Nolan Ryan was elected to the Baseball Hall of Fame in 1999, in his first year of eligibility. That same year, he ranked Number 41 on The Sporting News' list of the 100 Greatest Baseball Players, and was elected to the Major League Baseball All-Century Team. He was inducted into the Texas Rangers Hall of Fame in 2003.
His current business interests include ownership of two minor league teams – the Corpus Christi Hooks, which play in the Class AA Texas League, and the Round Rock Express, a Class AAA team in the Pacific Coast League.
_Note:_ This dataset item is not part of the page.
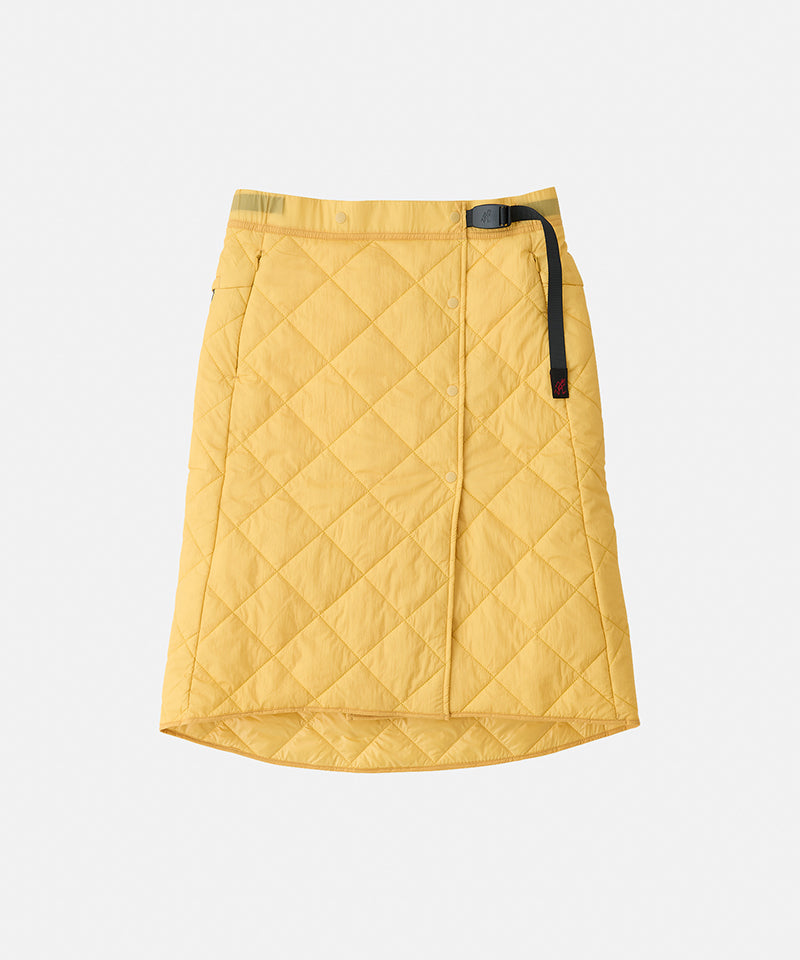 Thermal Insulation Quilted Skirt – Gramicci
Both teams are affiliates of the Houston Astros. He also appeared in TV ads for Advil for a number of years, a pain medication that he recommended for his own arm, and perhaps also for many opposing batters who found his pitching to be a headache.
He threw out the first pitch of Game 3 of the 2005 World Series, the first World Series game ever played in Texas, and ultimately the longest in terms of time. The wags at ESPN suggested that the Astros might have needed to pull Nolan out of retirement if the game went much longer.
- Every hitter likes fastballs just like everybody likes ice cream. But you don't like it when someone's stuffing it into you by the gallon. That's how you feel when Ryan's throwing balls by you.
-Reggie Jackson, Hall of Fame slugger
- If he would act his age, there might be a few records left for me.